__What you will do__: Turn all the records below into one numbered list with one line per item, and leave out the blank lines.

──────── Source material

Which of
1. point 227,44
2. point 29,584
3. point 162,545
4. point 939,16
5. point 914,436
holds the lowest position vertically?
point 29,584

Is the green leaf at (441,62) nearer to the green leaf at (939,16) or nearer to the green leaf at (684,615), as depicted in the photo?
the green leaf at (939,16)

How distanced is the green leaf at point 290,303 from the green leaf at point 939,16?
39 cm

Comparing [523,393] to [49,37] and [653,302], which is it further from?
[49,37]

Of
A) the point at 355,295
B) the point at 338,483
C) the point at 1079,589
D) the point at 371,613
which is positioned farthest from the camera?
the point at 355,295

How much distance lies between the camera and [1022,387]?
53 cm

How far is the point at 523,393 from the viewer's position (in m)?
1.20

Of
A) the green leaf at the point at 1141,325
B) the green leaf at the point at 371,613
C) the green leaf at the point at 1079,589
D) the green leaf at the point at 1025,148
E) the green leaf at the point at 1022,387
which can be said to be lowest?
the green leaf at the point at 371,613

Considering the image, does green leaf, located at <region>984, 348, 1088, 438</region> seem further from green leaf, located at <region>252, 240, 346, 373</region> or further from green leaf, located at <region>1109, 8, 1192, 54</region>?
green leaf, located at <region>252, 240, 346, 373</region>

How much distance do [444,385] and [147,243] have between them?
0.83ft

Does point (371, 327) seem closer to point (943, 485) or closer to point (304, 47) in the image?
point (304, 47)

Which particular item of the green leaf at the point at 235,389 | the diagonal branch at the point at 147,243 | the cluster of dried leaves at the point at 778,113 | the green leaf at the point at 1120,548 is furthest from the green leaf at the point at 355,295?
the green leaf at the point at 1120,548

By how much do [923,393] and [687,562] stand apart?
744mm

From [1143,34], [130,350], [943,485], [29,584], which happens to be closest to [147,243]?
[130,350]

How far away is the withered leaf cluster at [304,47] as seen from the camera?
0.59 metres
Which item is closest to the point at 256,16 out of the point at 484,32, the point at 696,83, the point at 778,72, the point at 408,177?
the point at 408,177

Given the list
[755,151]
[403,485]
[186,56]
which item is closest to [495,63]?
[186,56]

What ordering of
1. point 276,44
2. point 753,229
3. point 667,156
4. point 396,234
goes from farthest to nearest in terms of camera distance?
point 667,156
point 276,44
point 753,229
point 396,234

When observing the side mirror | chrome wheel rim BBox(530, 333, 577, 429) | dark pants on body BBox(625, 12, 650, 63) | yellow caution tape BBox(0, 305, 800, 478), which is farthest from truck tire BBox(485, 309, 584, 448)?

────────────────

__Solution__:
1. Which of
2. 1. point 227,44
3. 2. point 29,584
4. 3. point 162,545
5. 4. point 939,16
6. 5. point 914,436
7. holds the lowest position vertically?
8. point 29,584
9. Is the green leaf at (441,62) nearer to the green leaf at (939,16) or nearer to the green leaf at (684,615), as depicted in the photo?
10. the green leaf at (939,16)
11. How distanced is the green leaf at point 290,303 from the green leaf at point 939,16?
12. 39 cm
13. Comparing [523,393] to [49,37] and [653,302], which is it further from?
14. [49,37]
15. Of
16. A) the point at 355,295
17. B) the point at 338,483
18. C) the point at 1079,589
19. D) the point at 371,613
20. which is positioned farthest from the camera?
21. the point at 355,295
22. How much distance lies between the camera and [1022,387]?
23. 53 cm
24. How far is the point at 523,393 from the viewer's position (in m)?
25. 1.20
26. Of
27. A) the green leaf at the point at 1141,325
28. B) the green leaf at the point at 371,613
29. C) the green leaf at the point at 1079,589
30. D) the green leaf at the point at 1025,148
31. E) the green leaf at the point at 1022,387
32. which can be said to be lowest?
33. the green leaf at the point at 371,613
34. Considering the image, does green leaf, located at <region>984, 348, 1088, 438</region> seem further from green leaf, located at <region>252, 240, 346, 373</region> or further from green leaf, located at <region>1109, 8, 1192, 54</region>?
35. green leaf, located at <region>252, 240, 346, 373</region>
36. How much distance do [444,385] and [147,243] have between them?
37. 0.83ft
38. Does point (371, 327) seem closer to point (943, 485) or closer to point (304, 47) in the image?
39. point (304, 47)
40. Which particular item of the green leaf at the point at 235,389 | the diagonal branch at the point at 147,243 | the cluster of dried leaves at the point at 778,113 | the green leaf at the point at 1120,548 is furthest from the green leaf at the point at 355,295?
41. the green leaf at the point at 1120,548
42. By how much do [923,393] and [687,562] stand apart?
43. 744mm
44. From [1143,34], [130,350], [943,485], [29,584], which happens to be closest to [147,243]?
45. [130,350]
46. How far away is the withered leaf cluster at [304,47] as seen from the camera?
47. 0.59 metres
48. Which item is closest to the point at 256,16 out of the point at 484,32, the point at 696,83, the point at 778,72, the point at 408,177?
49. the point at 408,177
50. Given the list
51. [755,151]
52. [403,485]
53. [186,56]
54. which item is closest to [495,63]?
55. [186,56]
56. What ordering of
57. 1. point 276,44
58. 2. point 753,229
59. 3. point 667,156
60. 4. point 396,234
61. goes from farthest to nearest in terms of camera distance?
62. point 667,156
63. point 276,44
64. point 753,229
65. point 396,234
66. When observing the side mirror | chrome wheel rim BBox(530, 333, 577, 429) | dark pants on body BBox(625, 12, 650, 63) | yellow caution tape BBox(0, 305, 800, 478), which is farthest from truck tire BBox(485, 309, 584, 448)?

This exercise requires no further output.